Helping to Buy Horse Common is a way to create a precious haven for our wildlife.

Readers can make a one-off donation or can provide the RSPB with regular funds by switching to an Ecotalk + RSPB phone sim card.

This will give the RSPB donations every month for as long as you remain a customer.

All profits go to the RSPB to help fund the appeal.

Dale said that if just 5,000 readers switch, the £90,000 could be raised within about 12 months.

He said: “I am asking you to join us in raising money for this important project to create a new | permanent haven for wildlife. Let’s face it – our birds, butterflies, mammals and plants need all the help they can get.This is our chance to help them.”

The campaign to buy Horse Common comes with the UK’s wildlife in serious trouble.

Wildlife groups’ State of Nature 2019 report said about 15 percent of our species are threatened with extinction and 41 percent – including yellowhammers and song thrushes – have suffered population declines since 1970.

RSPB boss Beccy Speight said: “Old woods are good woods for nature, because they provide such a rich and complex habitat.

“Nature occurs there in abundance. Once, the UK was largely covered in woodland.

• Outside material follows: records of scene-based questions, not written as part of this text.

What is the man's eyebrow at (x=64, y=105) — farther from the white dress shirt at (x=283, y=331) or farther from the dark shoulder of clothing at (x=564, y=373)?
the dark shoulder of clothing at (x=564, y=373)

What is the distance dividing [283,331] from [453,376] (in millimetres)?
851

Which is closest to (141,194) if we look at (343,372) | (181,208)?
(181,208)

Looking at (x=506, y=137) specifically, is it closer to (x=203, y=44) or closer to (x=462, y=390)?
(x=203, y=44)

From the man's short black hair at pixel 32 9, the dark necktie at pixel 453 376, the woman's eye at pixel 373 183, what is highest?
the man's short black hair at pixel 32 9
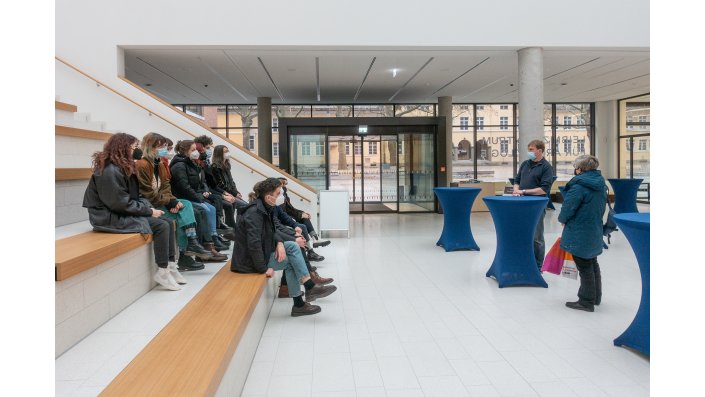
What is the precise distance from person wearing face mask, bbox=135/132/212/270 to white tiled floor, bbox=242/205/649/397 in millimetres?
1136

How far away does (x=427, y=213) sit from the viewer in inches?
616

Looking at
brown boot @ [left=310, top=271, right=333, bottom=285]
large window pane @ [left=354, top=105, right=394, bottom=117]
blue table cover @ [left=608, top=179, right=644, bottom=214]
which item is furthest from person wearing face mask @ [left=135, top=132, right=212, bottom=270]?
large window pane @ [left=354, top=105, right=394, bottom=117]

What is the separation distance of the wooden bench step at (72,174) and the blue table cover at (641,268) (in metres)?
5.15

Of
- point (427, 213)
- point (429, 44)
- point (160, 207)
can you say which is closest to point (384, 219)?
point (427, 213)

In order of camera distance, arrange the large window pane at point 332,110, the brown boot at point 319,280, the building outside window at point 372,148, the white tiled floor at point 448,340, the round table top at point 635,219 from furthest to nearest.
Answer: the large window pane at point 332,110
the building outside window at point 372,148
the brown boot at point 319,280
the round table top at point 635,219
the white tiled floor at point 448,340

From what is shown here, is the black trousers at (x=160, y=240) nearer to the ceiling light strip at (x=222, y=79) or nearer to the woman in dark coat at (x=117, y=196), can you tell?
the woman in dark coat at (x=117, y=196)

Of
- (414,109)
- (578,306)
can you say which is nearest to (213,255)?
(578,306)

Now ancient woodland covers only 1.2 percent of the UK.”

Britain has also lost about 80 percent of its heathland since 1800.

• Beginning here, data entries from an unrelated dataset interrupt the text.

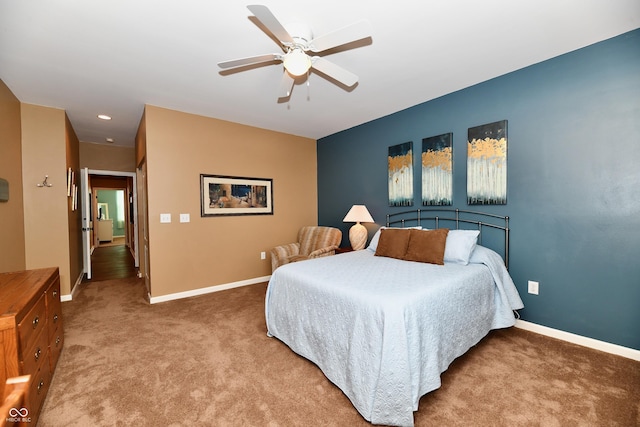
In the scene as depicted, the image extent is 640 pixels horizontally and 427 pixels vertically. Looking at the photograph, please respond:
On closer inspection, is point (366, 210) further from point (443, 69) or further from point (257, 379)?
point (257, 379)

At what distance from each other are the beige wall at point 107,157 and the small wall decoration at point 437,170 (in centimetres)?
572

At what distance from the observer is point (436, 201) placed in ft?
11.3

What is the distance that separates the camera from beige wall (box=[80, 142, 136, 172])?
5359 millimetres

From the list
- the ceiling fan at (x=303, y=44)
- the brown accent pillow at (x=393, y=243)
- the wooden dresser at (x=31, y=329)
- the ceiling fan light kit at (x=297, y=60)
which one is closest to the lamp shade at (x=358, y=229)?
the brown accent pillow at (x=393, y=243)

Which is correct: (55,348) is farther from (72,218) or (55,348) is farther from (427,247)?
(427,247)

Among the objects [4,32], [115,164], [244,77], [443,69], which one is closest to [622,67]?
[443,69]

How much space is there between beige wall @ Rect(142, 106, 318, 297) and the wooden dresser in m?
1.45

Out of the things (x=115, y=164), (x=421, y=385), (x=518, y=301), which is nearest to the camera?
(x=421, y=385)

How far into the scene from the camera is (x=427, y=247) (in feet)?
8.96

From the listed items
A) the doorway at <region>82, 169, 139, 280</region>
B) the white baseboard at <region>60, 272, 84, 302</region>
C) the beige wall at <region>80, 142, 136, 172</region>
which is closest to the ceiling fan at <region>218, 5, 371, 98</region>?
the white baseboard at <region>60, 272, 84, 302</region>

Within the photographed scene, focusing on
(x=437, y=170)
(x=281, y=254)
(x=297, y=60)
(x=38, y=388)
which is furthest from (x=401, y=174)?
(x=38, y=388)

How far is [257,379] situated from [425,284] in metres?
1.41

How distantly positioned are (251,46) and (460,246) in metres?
2.63

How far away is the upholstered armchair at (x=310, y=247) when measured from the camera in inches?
166
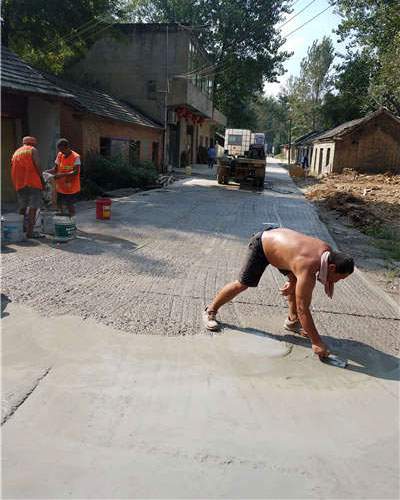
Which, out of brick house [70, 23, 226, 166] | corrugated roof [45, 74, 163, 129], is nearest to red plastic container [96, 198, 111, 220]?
corrugated roof [45, 74, 163, 129]

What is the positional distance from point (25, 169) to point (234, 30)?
33.8 meters

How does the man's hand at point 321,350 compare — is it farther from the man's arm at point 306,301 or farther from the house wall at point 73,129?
the house wall at point 73,129

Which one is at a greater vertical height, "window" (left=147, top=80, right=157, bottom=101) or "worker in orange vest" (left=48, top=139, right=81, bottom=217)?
"window" (left=147, top=80, right=157, bottom=101)

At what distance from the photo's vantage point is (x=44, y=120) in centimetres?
1176

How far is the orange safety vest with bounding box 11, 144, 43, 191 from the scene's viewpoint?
7219 mm

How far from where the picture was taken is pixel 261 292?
19.1ft

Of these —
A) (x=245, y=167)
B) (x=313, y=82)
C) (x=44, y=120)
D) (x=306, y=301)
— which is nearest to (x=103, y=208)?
(x=44, y=120)

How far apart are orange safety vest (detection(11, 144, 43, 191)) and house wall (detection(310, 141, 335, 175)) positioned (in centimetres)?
2730

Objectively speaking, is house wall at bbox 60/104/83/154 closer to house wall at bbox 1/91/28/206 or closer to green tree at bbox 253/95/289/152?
house wall at bbox 1/91/28/206

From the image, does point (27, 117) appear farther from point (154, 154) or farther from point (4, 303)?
point (154, 154)

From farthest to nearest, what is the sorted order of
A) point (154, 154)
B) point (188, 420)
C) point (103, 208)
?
1. point (154, 154)
2. point (103, 208)
3. point (188, 420)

But the RSPB hopes to restore the heathland at Horse Common just as it has at RSPB Arne in Dorset and RSPB Farnham Heath in Surrey.

RSPB volunteer Matt Pringle, 51, who has spent many hours at Horse Common, urged readers to back the campaign.

The retired policeman from near Southampton called it a chance to “leave the world in a slightly better place than we found it”.

Green Britain: Chris Packham backs Daily Express campaign

Comment by Chris Packham

I very much back the Daily Express Green Britain Needs You campaign.

We are in a climate and ecological emergency. We are fighting for every last scrap of wildlife because we need it.

Our scientists, who we can trust, have told us we have a very short time to sort this problem out.

And in the run-up to the COP26 climate change summit in Glasgow in November, we will be very much in the spotlight. But the situation is far from hopeless. We have the means to solve these problems.

There are plenty of policies – such as HS2 which threatens ancient woodland, and the proposed Cumbrian coal mine – which urgently need to be reconsidered.

What we need is significant investment in a serious green economy to create jobs and a sustainable future for everyone in this country. It can be done.

It just needs vision and bravery from politicians to invest in that green economy and recognise their responsibility for looking after not just wildlife, but people too.

The time has come for our politicians to step up to the plate and lead the world in protecting the planet.